Given instruction: Convert every line of all the records below into a single numbered list, skipping blank lines and leaving the pictures out.

Data shown:
•••
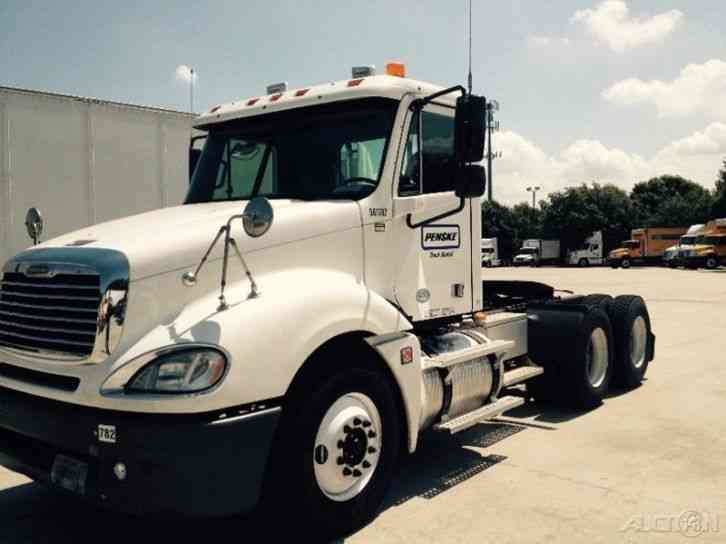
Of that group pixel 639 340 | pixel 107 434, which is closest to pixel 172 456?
pixel 107 434

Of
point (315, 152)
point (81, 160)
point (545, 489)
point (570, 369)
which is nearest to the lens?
point (545, 489)

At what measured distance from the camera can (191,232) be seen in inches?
159

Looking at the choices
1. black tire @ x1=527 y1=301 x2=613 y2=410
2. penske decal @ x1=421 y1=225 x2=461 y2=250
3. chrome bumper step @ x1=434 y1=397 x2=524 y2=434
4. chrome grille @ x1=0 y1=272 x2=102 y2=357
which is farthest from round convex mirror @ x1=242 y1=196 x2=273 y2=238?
black tire @ x1=527 y1=301 x2=613 y2=410

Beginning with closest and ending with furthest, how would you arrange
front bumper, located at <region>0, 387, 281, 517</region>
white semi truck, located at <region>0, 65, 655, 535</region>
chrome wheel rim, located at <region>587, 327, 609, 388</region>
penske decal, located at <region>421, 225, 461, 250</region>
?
front bumper, located at <region>0, 387, 281, 517</region> → white semi truck, located at <region>0, 65, 655, 535</region> → penske decal, located at <region>421, 225, 461, 250</region> → chrome wheel rim, located at <region>587, 327, 609, 388</region>

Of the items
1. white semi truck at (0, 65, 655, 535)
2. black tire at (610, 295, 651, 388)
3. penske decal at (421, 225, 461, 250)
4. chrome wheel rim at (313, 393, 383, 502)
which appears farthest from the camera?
black tire at (610, 295, 651, 388)

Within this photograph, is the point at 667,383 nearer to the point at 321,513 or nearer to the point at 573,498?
the point at 573,498

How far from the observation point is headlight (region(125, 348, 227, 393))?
3.34m

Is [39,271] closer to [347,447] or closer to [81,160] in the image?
[347,447]

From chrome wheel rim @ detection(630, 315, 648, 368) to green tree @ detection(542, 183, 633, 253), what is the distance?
60.2m

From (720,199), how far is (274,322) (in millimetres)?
60458

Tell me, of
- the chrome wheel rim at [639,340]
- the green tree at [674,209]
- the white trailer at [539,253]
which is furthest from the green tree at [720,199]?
the chrome wheel rim at [639,340]

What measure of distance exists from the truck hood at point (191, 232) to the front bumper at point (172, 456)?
2.67 feet

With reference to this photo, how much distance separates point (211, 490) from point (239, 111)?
3114mm

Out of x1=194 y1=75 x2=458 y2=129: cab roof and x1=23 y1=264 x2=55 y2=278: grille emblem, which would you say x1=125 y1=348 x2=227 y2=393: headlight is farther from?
x1=194 y1=75 x2=458 y2=129: cab roof
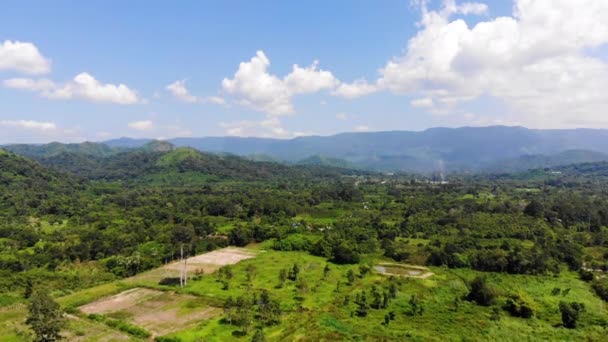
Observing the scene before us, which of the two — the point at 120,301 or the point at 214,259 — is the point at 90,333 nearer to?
the point at 120,301

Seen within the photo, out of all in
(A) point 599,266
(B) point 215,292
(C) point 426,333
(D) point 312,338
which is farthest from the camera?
(A) point 599,266

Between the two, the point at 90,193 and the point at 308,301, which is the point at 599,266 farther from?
the point at 90,193

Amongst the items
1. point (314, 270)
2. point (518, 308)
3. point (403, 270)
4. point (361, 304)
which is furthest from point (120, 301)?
point (518, 308)

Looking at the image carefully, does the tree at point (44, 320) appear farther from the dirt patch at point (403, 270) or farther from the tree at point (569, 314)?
the tree at point (569, 314)

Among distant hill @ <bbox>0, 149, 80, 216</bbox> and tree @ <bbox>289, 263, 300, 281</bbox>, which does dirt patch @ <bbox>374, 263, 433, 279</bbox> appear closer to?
tree @ <bbox>289, 263, 300, 281</bbox>

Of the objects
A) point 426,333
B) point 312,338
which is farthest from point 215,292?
point 426,333

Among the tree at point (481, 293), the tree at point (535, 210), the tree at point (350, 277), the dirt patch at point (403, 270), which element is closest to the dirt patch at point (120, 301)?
the tree at point (350, 277)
•••
Written response:
1. Of that group pixel 639 340 | pixel 107 434, which is closest to pixel 172 456?
2. pixel 107 434
3. Of
4. point (315, 152)
5. point (81, 160)
6. point (545, 489)
7. point (570, 369)
8. which is nearest to the lens?
9. point (545, 489)
10. At what measured distance from the camera can (191,232) be seen in inches?
11. 159
12. Looking at the choices
13. 1. black tire @ x1=527 y1=301 x2=613 y2=410
14. 2. penske decal @ x1=421 y1=225 x2=461 y2=250
15. 3. chrome bumper step @ x1=434 y1=397 x2=524 y2=434
16. 4. chrome grille @ x1=0 y1=272 x2=102 y2=357
17. which is farthest from round convex mirror @ x1=242 y1=196 x2=273 y2=238?
18. black tire @ x1=527 y1=301 x2=613 y2=410
19. Beginning with closest and ending with furthest, how would you arrange
20. front bumper, located at <region>0, 387, 281, 517</region>
21. white semi truck, located at <region>0, 65, 655, 535</region>
22. chrome wheel rim, located at <region>587, 327, 609, 388</region>
23. penske decal, located at <region>421, 225, 461, 250</region>
24. ?
25. front bumper, located at <region>0, 387, 281, 517</region> → white semi truck, located at <region>0, 65, 655, 535</region> → penske decal, located at <region>421, 225, 461, 250</region> → chrome wheel rim, located at <region>587, 327, 609, 388</region>
26. Of the items
27. 1. white semi truck at (0, 65, 655, 535)
28. 2. black tire at (610, 295, 651, 388)
29. 3. penske decal at (421, 225, 461, 250)
30. 4. chrome wheel rim at (313, 393, 383, 502)
31. which appears farthest from the camera?
32. black tire at (610, 295, 651, 388)
33. Within this photograph, is the point at 667,383 nearer to the point at 321,513 or nearer to the point at 573,498?
34. the point at 573,498
35. How far from the observation point is headlight (region(125, 348, 227, 393))?
36. 3.34m
37. Is [39,271] closer to [347,447] or closer to [81,160] in the image?
38. [347,447]
39. From chrome wheel rim @ detection(630, 315, 648, 368) to green tree @ detection(542, 183, 633, 253), what is the distance?
40. 60.2m
41. From (720,199), how far is (274,322) (in millimetres)?
42. 60458
43. Tell me, of
44. - the chrome wheel rim at [639,340]
45. - the green tree at [674,209]
46. - the white trailer at [539,253]
47. which is furthest from the green tree at [720,199]?
48. the chrome wheel rim at [639,340]
49. What measure of distance exists from the truck hood at point (191, 232) to the front bumper at point (172, 456)?
50. 2.67 feet
51. With reference to this photo, how much distance separates point (211, 490) from point (239, 111)?
52. 3114mm
53. Out of x1=194 y1=75 x2=458 y2=129: cab roof and x1=23 y1=264 x2=55 y2=278: grille emblem, which would you say x1=125 y1=348 x2=227 y2=393: headlight is farther from?
54. x1=194 y1=75 x2=458 y2=129: cab roof
55. Observing the scene before us, which of the two — the point at 120,301 or the point at 214,259 — is the point at 90,333 nearer to?
56. the point at 120,301
57. Seen within the photo, out of all in
58. (A) point 599,266
59. (B) point 215,292
60. (C) point 426,333
61. (D) point 312,338
62. which is farthest from the camera?
63. (A) point 599,266
64. Between the two, the point at 90,193 and the point at 308,301, which is the point at 599,266 farther from?
65. the point at 90,193
66. Amongst the items
67. 1. point (314, 270)
68. 2. point (518, 308)
69. 3. point (403, 270)
70. 4. point (361, 304)
71. which is furthest from point (120, 301)?
72. point (518, 308)
73. Looking at the image carefully, does the tree at point (44, 320) appear farther from the dirt patch at point (403, 270) or farther from the tree at point (569, 314)?
74. the tree at point (569, 314)
75. Among distant hill @ <bbox>0, 149, 80, 216</bbox> and tree @ <bbox>289, 263, 300, 281</bbox>, which does dirt patch @ <bbox>374, 263, 433, 279</bbox> appear closer to?
76. tree @ <bbox>289, 263, 300, 281</bbox>
77. Of the objects
78. A) point 426,333
79. B) point 312,338
80. which is farthest from point 215,292?
81. point 426,333
82. Among the tree at point (481, 293), the tree at point (535, 210), the tree at point (350, 277), the dirt patch at point (403, 270), which element is closest to the dirt patch at point (120, 301)?
83. the tree at point (350, 277)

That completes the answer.